_EXCERPTED PASSAGE_
*** Block opens ***

Bye-bye BYOD? 7 reasons companies are abandoning ‘bring your own device’ policies

Who doesn’t want cheaper and more flexible IT? BYOD has been the talking point in IT for some time now for how it can help ramp up enterprise mobility. When employees are able to use their own smartphones, tablets, and laptops to do office work, they’re happier and more productive, at least in the short term. The business gets a lot more flexibility from employees, and can potentially save thousands of dollars every year because of not having to buy hardware. The potential downsides, however, haven’t ever disappeared from the scene. Strangely, some organizations are on the verge of totally discarding their “bring your own device” programs. Then, there are others who are revamping their BYOD strategies completely. Here are seven reasons why.

1. IT is just not able to manage security on user devices


Cutting-edge digital security demands the following:

  • Operating systems to be regularly updated.
  • Antivirus solutions to be installed and updated.
  • Applications to be patched regularly.
  • Firewalls to be set up.

*** Block closes ***

_Data items_
*** Block opens ***

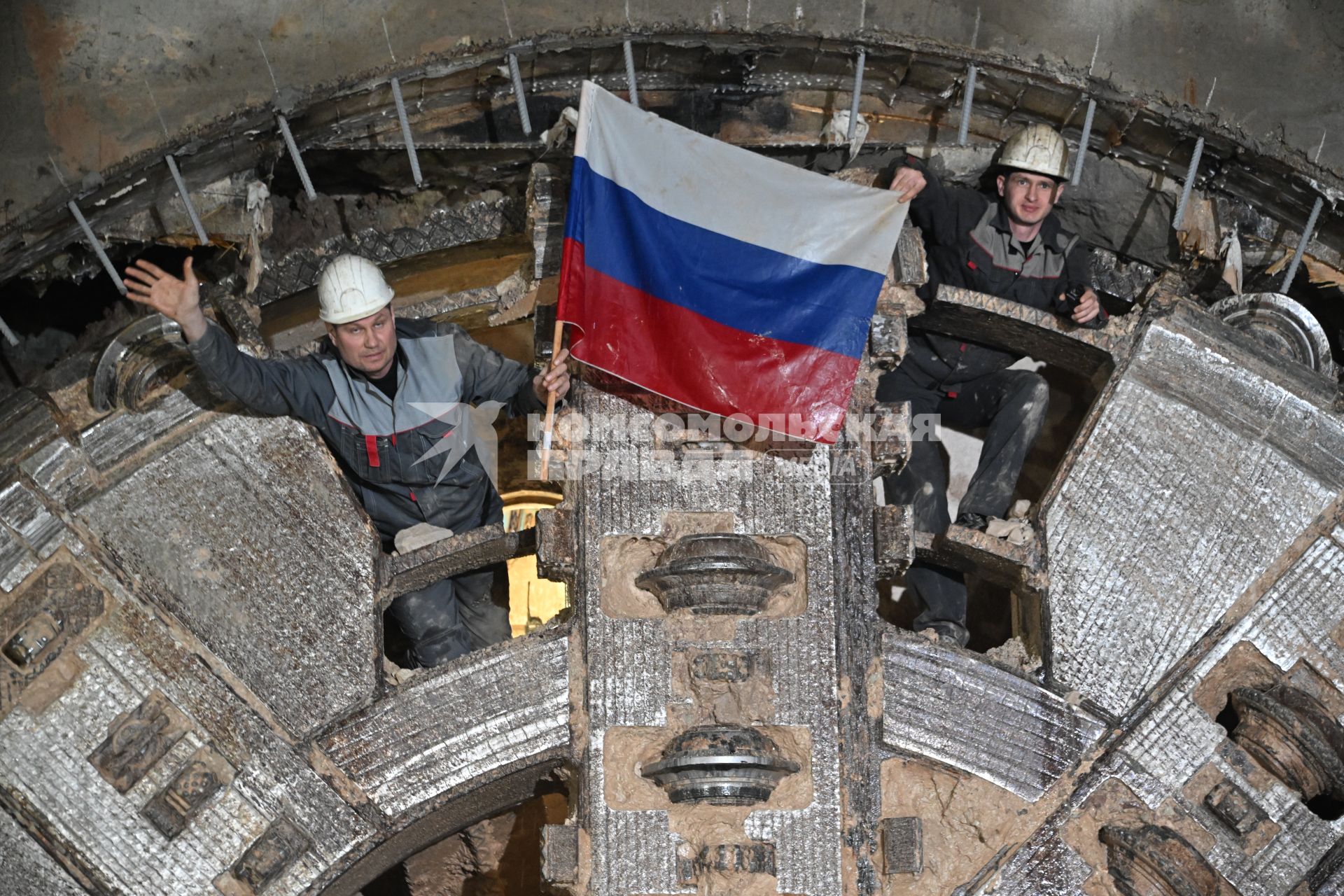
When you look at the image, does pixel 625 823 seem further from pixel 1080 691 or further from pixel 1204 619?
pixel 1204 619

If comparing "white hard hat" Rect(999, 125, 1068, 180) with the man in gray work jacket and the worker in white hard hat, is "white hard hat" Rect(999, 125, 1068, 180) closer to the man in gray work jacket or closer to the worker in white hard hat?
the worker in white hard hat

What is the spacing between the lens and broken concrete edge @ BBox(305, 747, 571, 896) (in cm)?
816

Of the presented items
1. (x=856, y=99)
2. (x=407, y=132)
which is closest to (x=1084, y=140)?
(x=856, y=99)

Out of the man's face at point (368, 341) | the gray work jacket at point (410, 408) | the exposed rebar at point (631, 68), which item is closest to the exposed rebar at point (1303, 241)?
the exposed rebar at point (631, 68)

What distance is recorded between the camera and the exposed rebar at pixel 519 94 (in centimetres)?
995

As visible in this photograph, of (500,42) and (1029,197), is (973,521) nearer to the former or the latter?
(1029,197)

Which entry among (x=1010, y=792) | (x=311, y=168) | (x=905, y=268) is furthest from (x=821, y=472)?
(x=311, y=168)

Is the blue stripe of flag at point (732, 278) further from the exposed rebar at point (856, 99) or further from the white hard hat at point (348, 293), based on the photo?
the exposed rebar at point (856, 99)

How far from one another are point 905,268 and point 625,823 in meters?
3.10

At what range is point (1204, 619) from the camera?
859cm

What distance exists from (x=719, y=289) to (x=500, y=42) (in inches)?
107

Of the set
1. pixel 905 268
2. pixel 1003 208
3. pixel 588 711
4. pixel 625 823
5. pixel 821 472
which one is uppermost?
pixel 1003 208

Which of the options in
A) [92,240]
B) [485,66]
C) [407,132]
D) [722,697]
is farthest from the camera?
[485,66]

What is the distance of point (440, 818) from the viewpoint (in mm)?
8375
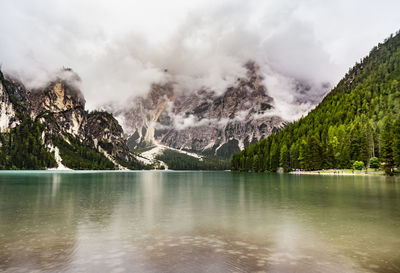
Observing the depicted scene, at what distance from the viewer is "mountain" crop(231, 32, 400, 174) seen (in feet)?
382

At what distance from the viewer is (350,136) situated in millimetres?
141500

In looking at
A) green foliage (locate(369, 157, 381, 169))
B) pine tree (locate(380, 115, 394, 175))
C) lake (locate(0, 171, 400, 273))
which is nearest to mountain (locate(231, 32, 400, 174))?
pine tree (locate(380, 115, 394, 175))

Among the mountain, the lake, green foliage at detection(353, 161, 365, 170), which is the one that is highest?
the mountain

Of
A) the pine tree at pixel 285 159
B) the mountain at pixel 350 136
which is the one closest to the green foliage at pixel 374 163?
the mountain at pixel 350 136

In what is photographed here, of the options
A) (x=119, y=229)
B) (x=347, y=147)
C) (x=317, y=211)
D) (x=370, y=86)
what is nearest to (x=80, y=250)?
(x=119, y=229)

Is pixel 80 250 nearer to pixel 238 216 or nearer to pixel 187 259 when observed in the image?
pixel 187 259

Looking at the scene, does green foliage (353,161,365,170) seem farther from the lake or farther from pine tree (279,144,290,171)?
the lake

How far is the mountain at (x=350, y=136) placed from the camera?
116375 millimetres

*** Block closes ***

_TASK TO COMPLETE_
Name each requirement that the BYOD article lists for cutting-edge digital security.

_OUTPUT BELOW_
- Operating systems to be regularly updated.
- Antivirus solutions to be installed and updated.
- Applications to be patched regularly.
- Firewalls to be set up.